• Source information:

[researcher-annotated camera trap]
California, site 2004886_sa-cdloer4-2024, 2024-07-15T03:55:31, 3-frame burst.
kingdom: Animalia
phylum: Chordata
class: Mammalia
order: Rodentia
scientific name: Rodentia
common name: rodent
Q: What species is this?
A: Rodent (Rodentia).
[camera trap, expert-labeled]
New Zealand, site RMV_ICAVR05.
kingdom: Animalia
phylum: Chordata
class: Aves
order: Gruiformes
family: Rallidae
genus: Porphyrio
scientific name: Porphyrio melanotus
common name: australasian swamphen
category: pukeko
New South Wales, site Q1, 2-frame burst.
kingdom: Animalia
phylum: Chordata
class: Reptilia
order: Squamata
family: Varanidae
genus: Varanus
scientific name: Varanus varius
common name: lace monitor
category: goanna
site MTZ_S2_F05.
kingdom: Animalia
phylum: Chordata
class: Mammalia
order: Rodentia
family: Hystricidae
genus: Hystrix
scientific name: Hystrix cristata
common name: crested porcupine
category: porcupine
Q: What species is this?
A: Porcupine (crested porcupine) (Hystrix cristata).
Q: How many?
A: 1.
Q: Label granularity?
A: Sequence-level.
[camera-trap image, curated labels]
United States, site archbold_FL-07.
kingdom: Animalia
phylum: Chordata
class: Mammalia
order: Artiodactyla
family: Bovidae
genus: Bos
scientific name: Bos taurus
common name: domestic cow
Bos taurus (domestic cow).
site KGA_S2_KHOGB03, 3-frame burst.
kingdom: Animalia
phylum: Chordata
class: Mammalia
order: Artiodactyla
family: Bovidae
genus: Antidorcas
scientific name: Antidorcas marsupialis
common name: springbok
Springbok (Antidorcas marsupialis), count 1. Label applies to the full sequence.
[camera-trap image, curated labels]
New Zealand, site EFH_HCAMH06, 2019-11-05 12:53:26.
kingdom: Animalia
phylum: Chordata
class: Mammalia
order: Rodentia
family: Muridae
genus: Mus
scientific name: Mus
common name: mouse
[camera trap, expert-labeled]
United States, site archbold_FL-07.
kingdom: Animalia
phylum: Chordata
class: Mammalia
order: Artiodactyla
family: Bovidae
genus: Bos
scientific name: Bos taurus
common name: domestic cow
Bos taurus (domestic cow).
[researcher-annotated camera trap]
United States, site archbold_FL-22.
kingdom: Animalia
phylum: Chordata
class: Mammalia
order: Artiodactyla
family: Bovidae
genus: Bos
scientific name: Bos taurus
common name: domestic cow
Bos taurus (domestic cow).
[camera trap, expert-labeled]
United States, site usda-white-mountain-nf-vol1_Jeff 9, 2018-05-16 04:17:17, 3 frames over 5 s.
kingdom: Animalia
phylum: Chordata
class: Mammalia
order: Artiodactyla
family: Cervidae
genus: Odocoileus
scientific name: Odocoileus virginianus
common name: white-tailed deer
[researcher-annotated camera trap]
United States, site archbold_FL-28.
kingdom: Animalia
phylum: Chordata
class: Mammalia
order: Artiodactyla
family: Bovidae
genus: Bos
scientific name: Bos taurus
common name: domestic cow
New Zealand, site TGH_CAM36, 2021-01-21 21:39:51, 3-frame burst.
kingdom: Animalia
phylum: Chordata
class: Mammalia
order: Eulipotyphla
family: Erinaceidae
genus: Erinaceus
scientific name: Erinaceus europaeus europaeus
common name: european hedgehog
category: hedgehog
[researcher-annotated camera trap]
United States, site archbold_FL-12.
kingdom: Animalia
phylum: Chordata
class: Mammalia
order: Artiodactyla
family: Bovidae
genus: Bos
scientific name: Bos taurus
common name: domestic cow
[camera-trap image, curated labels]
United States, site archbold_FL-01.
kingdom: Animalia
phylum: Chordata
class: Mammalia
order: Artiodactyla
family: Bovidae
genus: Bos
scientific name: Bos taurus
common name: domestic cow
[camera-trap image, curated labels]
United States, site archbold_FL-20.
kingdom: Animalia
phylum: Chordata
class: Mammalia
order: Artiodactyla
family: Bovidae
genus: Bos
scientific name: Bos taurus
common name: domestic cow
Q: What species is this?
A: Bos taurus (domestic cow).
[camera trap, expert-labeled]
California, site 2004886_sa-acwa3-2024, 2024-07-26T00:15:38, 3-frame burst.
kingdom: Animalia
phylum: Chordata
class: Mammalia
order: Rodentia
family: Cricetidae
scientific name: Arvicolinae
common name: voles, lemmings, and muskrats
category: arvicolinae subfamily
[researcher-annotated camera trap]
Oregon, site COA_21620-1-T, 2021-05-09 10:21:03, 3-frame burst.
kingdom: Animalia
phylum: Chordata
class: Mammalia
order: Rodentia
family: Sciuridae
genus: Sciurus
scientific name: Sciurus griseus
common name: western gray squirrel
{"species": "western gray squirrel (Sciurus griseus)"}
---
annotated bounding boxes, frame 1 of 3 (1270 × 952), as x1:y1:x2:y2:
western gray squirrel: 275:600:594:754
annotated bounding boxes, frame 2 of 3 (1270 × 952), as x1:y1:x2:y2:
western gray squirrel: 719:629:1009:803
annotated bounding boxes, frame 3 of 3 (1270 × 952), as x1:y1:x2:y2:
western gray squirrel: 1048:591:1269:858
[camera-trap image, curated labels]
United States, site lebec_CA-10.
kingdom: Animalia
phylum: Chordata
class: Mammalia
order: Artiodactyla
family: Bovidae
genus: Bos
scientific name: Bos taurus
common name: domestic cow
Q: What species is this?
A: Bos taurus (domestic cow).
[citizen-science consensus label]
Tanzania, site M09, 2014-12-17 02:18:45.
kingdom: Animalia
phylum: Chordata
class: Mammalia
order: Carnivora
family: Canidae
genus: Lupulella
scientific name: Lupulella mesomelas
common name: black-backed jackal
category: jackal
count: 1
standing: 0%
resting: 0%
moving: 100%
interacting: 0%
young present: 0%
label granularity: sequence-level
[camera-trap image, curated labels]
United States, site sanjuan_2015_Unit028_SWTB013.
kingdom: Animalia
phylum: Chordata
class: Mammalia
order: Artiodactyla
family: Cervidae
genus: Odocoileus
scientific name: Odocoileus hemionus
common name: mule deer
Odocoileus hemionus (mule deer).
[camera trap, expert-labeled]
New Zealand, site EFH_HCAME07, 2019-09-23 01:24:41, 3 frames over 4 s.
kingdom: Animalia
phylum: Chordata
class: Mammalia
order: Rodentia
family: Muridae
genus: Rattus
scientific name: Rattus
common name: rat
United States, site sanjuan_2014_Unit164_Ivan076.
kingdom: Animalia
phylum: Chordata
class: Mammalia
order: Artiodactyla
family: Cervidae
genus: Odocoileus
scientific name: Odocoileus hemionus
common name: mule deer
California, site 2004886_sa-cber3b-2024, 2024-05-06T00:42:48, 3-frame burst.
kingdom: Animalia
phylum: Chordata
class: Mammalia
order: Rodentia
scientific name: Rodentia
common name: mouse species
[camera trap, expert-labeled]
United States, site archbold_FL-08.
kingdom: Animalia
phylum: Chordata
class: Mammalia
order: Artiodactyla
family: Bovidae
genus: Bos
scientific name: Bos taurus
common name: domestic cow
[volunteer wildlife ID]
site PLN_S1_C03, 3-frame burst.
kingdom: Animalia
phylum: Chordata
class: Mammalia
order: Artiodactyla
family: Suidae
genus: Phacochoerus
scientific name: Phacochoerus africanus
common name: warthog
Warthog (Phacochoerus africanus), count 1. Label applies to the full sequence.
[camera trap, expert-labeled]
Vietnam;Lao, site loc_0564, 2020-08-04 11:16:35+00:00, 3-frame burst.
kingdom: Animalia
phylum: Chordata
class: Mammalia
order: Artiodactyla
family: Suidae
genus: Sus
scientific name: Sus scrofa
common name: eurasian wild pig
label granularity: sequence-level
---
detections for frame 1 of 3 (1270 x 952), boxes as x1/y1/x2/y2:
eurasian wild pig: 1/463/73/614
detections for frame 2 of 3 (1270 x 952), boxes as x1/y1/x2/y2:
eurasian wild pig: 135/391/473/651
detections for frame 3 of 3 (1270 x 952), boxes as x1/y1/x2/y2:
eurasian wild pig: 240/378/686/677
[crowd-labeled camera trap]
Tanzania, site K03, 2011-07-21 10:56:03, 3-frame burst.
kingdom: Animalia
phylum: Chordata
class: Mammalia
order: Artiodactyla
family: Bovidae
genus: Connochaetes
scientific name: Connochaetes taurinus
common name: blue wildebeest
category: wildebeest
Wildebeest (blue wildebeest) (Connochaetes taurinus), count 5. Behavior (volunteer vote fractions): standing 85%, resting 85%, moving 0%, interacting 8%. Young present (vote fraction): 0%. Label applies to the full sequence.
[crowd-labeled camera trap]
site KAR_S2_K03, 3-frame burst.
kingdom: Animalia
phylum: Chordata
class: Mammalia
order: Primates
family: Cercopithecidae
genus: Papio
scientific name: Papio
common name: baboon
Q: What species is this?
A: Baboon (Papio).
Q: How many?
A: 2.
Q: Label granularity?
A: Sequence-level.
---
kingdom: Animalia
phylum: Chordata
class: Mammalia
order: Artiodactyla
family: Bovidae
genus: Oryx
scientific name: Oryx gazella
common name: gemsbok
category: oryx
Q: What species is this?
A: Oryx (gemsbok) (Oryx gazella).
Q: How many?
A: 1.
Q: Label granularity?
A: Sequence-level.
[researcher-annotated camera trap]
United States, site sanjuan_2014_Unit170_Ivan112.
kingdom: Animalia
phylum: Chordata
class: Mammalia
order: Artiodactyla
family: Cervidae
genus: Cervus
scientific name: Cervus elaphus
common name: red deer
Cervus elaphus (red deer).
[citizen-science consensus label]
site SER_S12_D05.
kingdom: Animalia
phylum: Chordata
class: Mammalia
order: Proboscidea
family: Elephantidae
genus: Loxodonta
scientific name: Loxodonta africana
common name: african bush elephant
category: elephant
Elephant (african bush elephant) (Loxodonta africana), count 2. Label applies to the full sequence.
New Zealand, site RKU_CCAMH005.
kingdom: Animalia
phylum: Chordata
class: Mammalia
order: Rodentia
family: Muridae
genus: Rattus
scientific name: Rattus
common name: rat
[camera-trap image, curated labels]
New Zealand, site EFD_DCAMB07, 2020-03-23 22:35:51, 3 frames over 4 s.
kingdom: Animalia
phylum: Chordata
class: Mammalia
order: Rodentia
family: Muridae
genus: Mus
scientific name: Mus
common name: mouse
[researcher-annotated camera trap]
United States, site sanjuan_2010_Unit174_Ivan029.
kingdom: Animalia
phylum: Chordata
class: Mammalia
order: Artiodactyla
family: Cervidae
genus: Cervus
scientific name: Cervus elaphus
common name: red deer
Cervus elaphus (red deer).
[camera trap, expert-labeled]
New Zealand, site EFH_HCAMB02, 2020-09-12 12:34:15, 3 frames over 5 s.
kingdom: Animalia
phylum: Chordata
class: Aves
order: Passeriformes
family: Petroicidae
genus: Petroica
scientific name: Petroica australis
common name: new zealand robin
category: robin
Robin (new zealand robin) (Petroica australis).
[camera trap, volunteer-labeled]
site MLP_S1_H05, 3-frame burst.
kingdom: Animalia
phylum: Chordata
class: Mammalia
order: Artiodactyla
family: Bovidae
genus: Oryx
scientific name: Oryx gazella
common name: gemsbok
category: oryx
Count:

• Problem description: Go through the listing, and whenever a line contains the string "Tanzania", copy that line.

• Problem solution:
Tanzania, site M09, 2014-12-17 02:18:45.
Tanzania, site K03, 2011-07-21 10:56:03, 3-frame burst.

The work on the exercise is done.